→ **SET PROBLEM**
Return the entries verbatim and drop every picture.

- - - - -

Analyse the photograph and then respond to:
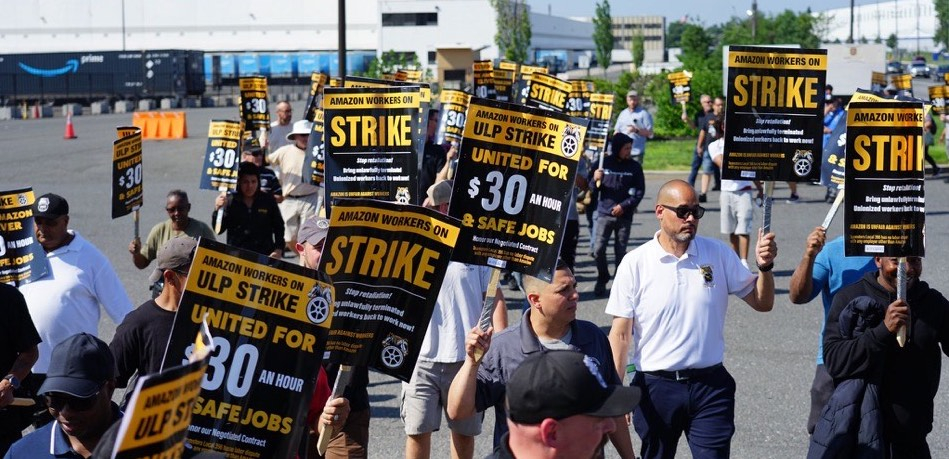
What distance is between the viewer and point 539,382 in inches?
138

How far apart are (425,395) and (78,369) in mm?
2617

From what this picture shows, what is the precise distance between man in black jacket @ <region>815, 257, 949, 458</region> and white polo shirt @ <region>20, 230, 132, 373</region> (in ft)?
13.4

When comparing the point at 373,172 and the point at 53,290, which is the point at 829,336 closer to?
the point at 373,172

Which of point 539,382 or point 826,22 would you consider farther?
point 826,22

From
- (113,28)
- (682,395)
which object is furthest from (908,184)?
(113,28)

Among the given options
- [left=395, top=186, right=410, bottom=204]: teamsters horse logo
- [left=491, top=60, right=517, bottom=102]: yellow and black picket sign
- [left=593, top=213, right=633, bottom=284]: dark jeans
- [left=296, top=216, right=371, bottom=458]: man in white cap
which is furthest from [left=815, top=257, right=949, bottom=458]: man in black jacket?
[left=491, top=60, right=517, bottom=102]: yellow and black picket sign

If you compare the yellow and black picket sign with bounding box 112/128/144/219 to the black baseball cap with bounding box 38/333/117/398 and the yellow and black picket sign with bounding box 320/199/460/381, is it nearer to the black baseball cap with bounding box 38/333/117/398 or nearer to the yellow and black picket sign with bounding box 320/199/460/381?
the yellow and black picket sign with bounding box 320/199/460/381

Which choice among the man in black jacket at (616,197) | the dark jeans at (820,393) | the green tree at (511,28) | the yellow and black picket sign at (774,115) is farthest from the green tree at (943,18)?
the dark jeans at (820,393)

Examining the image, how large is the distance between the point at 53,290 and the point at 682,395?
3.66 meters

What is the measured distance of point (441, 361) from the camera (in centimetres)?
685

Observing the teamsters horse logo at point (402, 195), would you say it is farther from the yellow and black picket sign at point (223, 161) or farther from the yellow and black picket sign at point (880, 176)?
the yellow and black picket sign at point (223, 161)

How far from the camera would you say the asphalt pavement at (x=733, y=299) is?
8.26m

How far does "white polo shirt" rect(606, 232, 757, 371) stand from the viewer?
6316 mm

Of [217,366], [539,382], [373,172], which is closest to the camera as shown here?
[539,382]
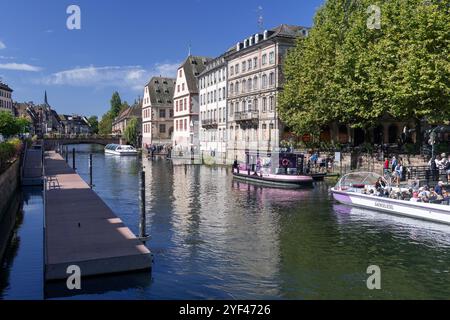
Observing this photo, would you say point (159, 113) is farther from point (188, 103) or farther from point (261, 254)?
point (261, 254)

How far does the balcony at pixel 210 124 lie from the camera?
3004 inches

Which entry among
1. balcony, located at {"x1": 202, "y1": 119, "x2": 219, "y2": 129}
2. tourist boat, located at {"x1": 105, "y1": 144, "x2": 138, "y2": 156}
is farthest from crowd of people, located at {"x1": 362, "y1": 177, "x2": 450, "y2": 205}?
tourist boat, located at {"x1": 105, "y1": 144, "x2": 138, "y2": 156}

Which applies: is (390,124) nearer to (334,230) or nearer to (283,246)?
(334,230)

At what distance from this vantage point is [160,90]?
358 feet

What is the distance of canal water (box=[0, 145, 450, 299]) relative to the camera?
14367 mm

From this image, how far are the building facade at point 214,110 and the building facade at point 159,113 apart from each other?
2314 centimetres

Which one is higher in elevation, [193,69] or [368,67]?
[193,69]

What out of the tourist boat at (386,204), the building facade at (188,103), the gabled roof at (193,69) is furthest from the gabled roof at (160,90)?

- - - - -

→ **ANSWER TO THE EXERCISE**
Analyse the photograph and then respond to:
What distance is between the viewer and point 539,382 in inches?
138

How far apart are (425,395) and (78,369) in mm?
2617

From what this picture shows, what is the precise distance between man in black jacket @ <region>815, 257, 949, 458</region> and white polo shirt @ <region>20, 230, 132, 373</region> (in ft)?
13.4

When comparing the point at 373,172 and the point at 53,290, which is the point at 829,336 closer to?
the point at 373,172

Which of point 539,382 or point 826,22 would you consider farther?
point 826,22

From
- (113,28)
- (682,395)
which object is furthest from (908,184)?
(113,28)

Among the given options
- [left=395, top=186, right=410, bottom=204]: teamsters horse logo
- [left=491, top=60, right=517, bottom=102]: yellow and black picket sign
- [left=593, top=213, right=633, bottom=284]: dark jeans
- [left=296, top=216, right=371, bottom=458]: man in white cap
which is furthest from [left=815, top=257, right=949, bottom=458]: man in black jacket?
[left=491, top=60, right=517, bottom=102]: yellow and black picket sign

If you compare the yellow and black picket sign with bounding box 112/128/144/219 to the black baseball cap with bounding box 38/333/117/398 and the yellow and black picket sign with bounding box 320/199/460/381, is it nearer to the black baseball cap with bounding box 38/333/117/398 or nearer to the yellow and black picket sign with bounding box 320/199/460/381?
the yellow and black picket sign with bounding box 320/199/460/381

Which choice among the man in black jacket at (616,197) | the dark jeans at (820,393) | the green tree at (511,28) | the yellow and black picket sign at (774,115) is farthest from the green tree at (943,18)?
the dark jeans at (820,393)

Examining the image, how large is the distance between the point at 53,290 and the point at 682,395?
3.66 meters

What is the measured distance of point (441, 361) from the camera (in centimetres)?
685

Observing the teamsters horse logo at point (402, 195), would you say it is farther from the yellow and black picket sign at point (223, 161) or farther from the yellow and black picket sign at point (880, 176)?
the yellow and black picket sign at point (223, 161)

How far from the camera would you say the asphalt pavement at (x=733, y=299) is?
8.26m

How far does "white polo shirt" rect(606, 232, 757, 371) stand from the viewer?
6316 mm

Of [217,366], [539,382], [373,172], which is closest to the camera as shown here?
[539,382]
Observing this photo, would you say point (159, 113) is farther from point (188, 103) or farther from point (261, 254)?
point (261, 254)

How far does the balcony at pixel 210 124 lie from the camera?
3004 inches

Which entry among
1. balcony, located at {"x1": 202, "y1": 119, "x2": 219, "y2": 129}
2. tourist boat, located at {"x1": 105, "y1": 144, "x2": 138, "y2": 156}
is farthest from crowd of people, located at {"x1": 362, "y1": 177, "x2": 450, "y2": 205}?
tourist boat, located at {"x1": 105, "y1": 144, "x2": 138, "y2": 156}

Which applies: is (390,124) nearer to (334,230) or nearer to (283,246)?
(334,230)

At what distance from this vantage point is [160,90]?
358 feet

What is the distance of canal water (box=[0, 145, 450, 299]) relative to the camera?
14367 mm

From this image, how far are the building facade at point 214,110 and the building facade at point 159,113 apart from each other?
2314 centimetres

Which one is higher in elevation, [193,69] or [368,67]?
[193,69]

What out of the tourist boat at (386,204), the building facade at (188,103), the gabled roof at (193,69) is furthest from the gabled roof at (160,90)?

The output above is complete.